# Tri Tronics New G3 E Collars



## Lucky Number Seven (Feb 22, 2009)

What is the word on the new line of the TT G3? I like that they have a smaller antenna but all in all they seem to be pretty much the same. Has anyone had a chance to use the new G3 series (minus the Sport models which have been out for a while) and were your thoughts?

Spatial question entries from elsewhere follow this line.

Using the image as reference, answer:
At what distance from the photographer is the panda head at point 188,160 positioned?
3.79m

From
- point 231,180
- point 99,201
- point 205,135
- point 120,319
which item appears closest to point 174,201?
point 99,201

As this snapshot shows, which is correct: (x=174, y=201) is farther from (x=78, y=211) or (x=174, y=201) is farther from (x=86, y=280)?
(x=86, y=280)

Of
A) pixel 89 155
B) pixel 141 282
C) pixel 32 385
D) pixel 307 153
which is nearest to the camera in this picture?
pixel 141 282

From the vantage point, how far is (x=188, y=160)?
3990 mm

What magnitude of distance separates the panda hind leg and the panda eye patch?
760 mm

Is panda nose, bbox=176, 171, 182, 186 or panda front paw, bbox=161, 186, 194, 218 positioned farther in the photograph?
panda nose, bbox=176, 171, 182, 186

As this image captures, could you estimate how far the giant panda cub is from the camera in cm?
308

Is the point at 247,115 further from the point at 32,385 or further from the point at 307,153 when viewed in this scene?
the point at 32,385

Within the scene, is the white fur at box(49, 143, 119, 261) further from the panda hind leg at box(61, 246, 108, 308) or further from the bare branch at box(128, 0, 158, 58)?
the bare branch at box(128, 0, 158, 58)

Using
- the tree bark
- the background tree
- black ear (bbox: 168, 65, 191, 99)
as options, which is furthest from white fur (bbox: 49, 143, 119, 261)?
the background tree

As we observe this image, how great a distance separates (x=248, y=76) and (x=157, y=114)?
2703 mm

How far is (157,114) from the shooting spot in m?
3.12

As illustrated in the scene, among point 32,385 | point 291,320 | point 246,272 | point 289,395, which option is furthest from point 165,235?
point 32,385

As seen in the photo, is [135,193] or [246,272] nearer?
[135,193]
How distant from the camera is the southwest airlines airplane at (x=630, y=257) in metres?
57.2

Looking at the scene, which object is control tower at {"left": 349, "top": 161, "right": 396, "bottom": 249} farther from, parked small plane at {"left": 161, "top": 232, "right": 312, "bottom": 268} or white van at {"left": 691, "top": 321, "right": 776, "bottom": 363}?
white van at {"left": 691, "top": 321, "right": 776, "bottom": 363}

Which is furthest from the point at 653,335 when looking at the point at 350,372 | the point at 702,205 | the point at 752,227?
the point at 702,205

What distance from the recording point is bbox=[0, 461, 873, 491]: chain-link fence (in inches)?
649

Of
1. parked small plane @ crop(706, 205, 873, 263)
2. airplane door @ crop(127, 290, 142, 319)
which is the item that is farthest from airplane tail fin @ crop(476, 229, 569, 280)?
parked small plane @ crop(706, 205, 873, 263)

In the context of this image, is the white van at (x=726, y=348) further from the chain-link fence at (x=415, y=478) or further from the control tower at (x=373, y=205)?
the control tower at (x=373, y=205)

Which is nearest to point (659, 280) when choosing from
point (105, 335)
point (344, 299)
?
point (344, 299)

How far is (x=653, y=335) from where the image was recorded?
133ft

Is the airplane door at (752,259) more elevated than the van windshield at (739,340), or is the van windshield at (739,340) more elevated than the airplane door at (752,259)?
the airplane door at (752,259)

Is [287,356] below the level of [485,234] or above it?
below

Also, what is the deal with the new Tracer lights? At least for retriever training they would seem to be useless but maybe I am not thinking about everything. I could understand them if you had some hounds but other than that I am at a loss.


----------



## Jo Ann Reynolds (Jul 2, 2007)

In the winter I often air and exercise the dogs in the woods at night. Sure is a lot easier to find them black dogs when they have their own tracer light. Don't have my new G3 yet but its coming soon.


----------



## Lucky Number Seven (Feb 22, 2009)

Jo Ann Reynolds said:


> In the winter I often air and exercise the dogs in the woods at night. Sure is a lot easier to find them black dogs when they have their own tracer light. Don't have my new G3 yet but its coming soon.


Well I guess in that case they seem useful.


----------



## MDowney (Mar 22, 2008)

I received my new Pro 200 G3 yesterday. The only changes are the smaller antena, the battery on the transmitter is attached by two screws,the tone button was moved from the back of the transmitter to the front and I think now they are all EXP models. 

Haven't had a chance to use it yet but I understand the only changes were cosmetic.

Mike


----------



## torrey (May 15, 2008)

Jo Ann Reynolds said:


> In the winter I often air and exercise the dogs in the woods at night. Sure is a lot easier to find them black dogs when they have their own tracer light. Don't have my new G3 yet but its coming soon.


I go running at night with my dog sometimes...have a red led thing that attaches to her collar but it tends to fall off. Am thinking about getting one of these but want to get some opinions on them from others first. Have you actually used the tracers?


----------



## Smokin' Guns (Feb 2, 2009)

I just got my tracer light in the mail on Monday and so far it seems to be pretty nice. The reason I got it was for some of the same reasons others have. You can fine the dog at night, especially at the boat ramp at 4am when your half a sleep. The light is bright enough. It has two settings a flasher and continuous. The only thing I don't like about the flasher is the delay in flashes (it's a little slow). It's suppose to be waterproof but I haven't tested it yet in the water.


----------



## Lucky Number Seven (Feb 22, 2009)

I never thought of the fact that it might be useful early in the morning before hunting. I like that idea. Thanks I figured I wasn't thinking all too clearly.


----------



## Jo Ann Reynolds (Jul 2, 2007)

torrey said:


> I go running at night with my dog sometimes...have a red led thing that attaches to her collar but it tends to fall off. Am thinking about getting one of these but want to get some opinions on them from others first. Have you actually used the tracers?


No, still waiting for mine to come in the mail.


----------



## Chaney S K (Apr 5, 2007)

Got my Pro 200 today and just out of the box, I like the new charging cradle for the transmitter. It "clips" in kinda similar to the receiver so you know it has a good connection.


----------



## Squirm88 (Oct 30, 2008)

I ordered a new G3 Flyway today. I'll report back once I've used it.


----------